Изменить стиль страницы

— Что мне твоя тетя Жюстина, подумаешь. Знаешь, у меня из головы не выходит мой дядя, который на днях возвращается из Америки.

Юшмен вытаращил глаза и переспросил:

— Из Америки?

— Ну да, мой дядя Виктор.

Антуан слегка покраснел. Он не привык лгать. В его жизни все было так просто, что не было необходимости прибегать к обману. Под натиском вопросов он вынужден был поддержать и развить невольную ложь, но, надо признать, что образ дяди Виктора он выдумывал не без удовольствия. Это было посерьезнее игры — он делал это как бы в отместку за свою лишенную радостей жизнь. Дядя Виктор был обаятельным, красивым, необыкновенно храбрым и благородным человеком, имел свидетельство об окончании учебного заведения и чудесно играл на губной гармошке. Если понадобится, он расшибется в лепешку, но достанет своему племяннику сапоги-скороходы. За ценой он не постоит, нет. Антуан, столько выстрадавший в жалкой роли наперсника, теперь рассказывал с таким подъемом и так уверенно, что окончательно сразил Юшмена, не оставив ему почти никакой надежды.

На следующее утро Антуана одолели угрызения совести, и он пожалел, что дал волю своему неистовому воображению. Теперь дядя Виктор тяготил его, казался обузой, от которой не знаешь, как избавиться. Антуан старался забыть, не думать о нем, но созданный им образ оказался настолько жизненным и значительным, что невольно привлекал внимание. И постепенно Антуан настолько свыкся с мыслью о существовании воображаемого дяди, что все последующие дни говорил только о нем.
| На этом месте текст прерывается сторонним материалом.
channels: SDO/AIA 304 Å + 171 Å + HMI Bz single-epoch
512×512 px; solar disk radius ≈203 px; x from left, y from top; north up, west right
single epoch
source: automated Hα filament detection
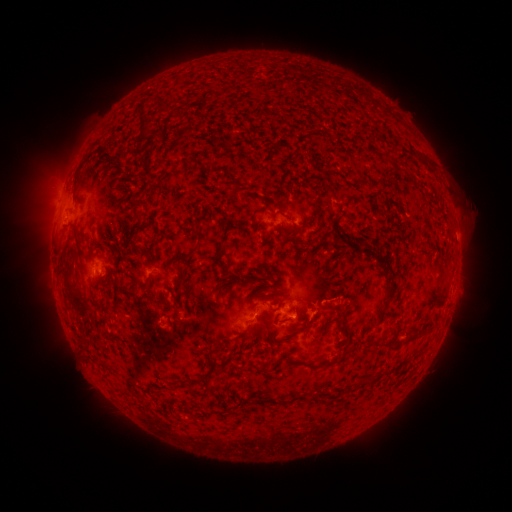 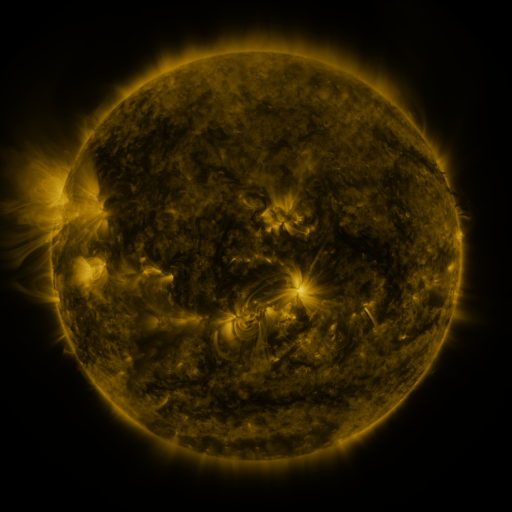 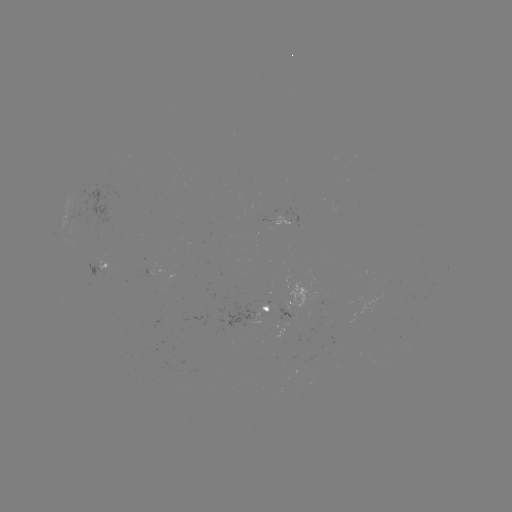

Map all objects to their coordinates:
filament: (162, 108)
filament: (141, 134)
filament: (419, 154)
filament: (388, 157)
filament: (110, 163)
filament: (141, 204)
filament: (198, 235)
filament: (75, 239)
filament: (293, 239)
filament: (137, 249)
filament: (221, 250)
filament: (185, 258)
filament: (388, 266)
filament: (247, 278)
filament: (225, 279)
filament: (182, 280)
filament: (72, 294)
filament: (315, 315)
filament: (425, 330)
filament: (409, 336)
filament: (278, 341)
filament: (392, 342)
filament: (220, 348)
filament: (313, 366)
Совесть его больше не мучила, не считая тех часов, когда приходила мать. Ему страстно хотелось познакомить и ее с дядей Виктором, подарив ей такого великолепного родственника, но он не знал, как это сделать. Он не может ее просить, чтоб она была соучастницей его обмана. Он раздумывал, не начать ли ему свое объяснение так, как это делают дети: «Представь, был бы у нас дядя, жил бы он в Америке и звали бы его Виктором». Но мать, детство которой было еще более безрадостным, вряд ли поймет его игру. Жермена, в свою очередь, чувствовала, что сын чем-то озабочен, и оба они страдали из-за того, что не решались довериться друг другу.

Антуан с тревогой думал о том времени, когда он выйдет из больницы. Тогда уж наверняка ребята скажут: Дядя вернулся, а почему же сапоги все еще стоят в витрине?» Нелепо объяснять, что дядя Виктор в последний момент отложил поездку, — грош цена герою, который не выручит в трудную минуту, и все сразу догадаются, что это сплошной обман. Вот уж тогда они поиздеваются над ним, и кто-нибудь ехидно спросит: «А твоего дядю, случайно, не показывали в кино?»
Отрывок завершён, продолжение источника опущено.